The exhibition intends to hunt multiple lines of inquiry, addressing the representation of motion in Grandville's work and the inspiration he build in toys and optical devices. Also up for consideration will be pair dream images, accompanied by detailed literal meanings that Grandville published in Le Magasin Pittoresque in 1847 just before his death (and which Georges Bataille explanationed on in his 1929 Documents article "Eye") All in all, the present to view and catalogue promise to be the couple historically and theoretically ambitious, and as might be look fored Benjamin's writings will provide about fundamental points of reference.

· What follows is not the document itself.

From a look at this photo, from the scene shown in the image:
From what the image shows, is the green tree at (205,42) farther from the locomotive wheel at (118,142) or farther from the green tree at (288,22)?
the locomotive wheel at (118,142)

For undivided the show's organizers will explore links between what single in kind of them terms the "structural critique" of Grandville's later works, in particular Un Autre people of the world and the powerful satire he produc for La Caricature, which, despite its vivid grotesqueries, remains painterly, plastic, and realist nearest to the idiosyncratic graphic concoctions of Un Autre Monde
at the mid-1830s, Grandville had largely transfered away from overtly political enslaves and lithography, apparently frustrated by way of the demands of quotidian visual journalism. Instead, he began to explore the recent potential of wood engraving. This was an antique medium that, refitted, enabled the efficient printing of image and topic together on the page--the origins of a large-scale illustrated pres Grandville went to work for mass-circulation magazines and took up work illustration: The Adventures of Robinson Crusoe, Gulliver's Travels, editions of fables and proverbs
In the final decade of his life, Grandville gave considerable attention to what Marx would shortly call "the enigmatical character of the production of labor." Grandville's 1843 illustrations for Petites miseres de la vie humaine are described by way of Giorgio Agamben in Stanzas: Word and Image in Western refinement (University of Minnesota Press, 1993): "In a leaky faucet that cannot be useed off, in an umbrella that oversets itself, in a boot that can be neither completely set on nor taken off and remains tenaciously stuck in succession the foot...the prophetic glance of Grandville discovers... the cipher of a fresh relation between humans and things.... The degeneration implicit in the transformation of the artisanal view into the mass-produced article is constantly manifest to recent man in the loss of his admit self-possession with respect to things."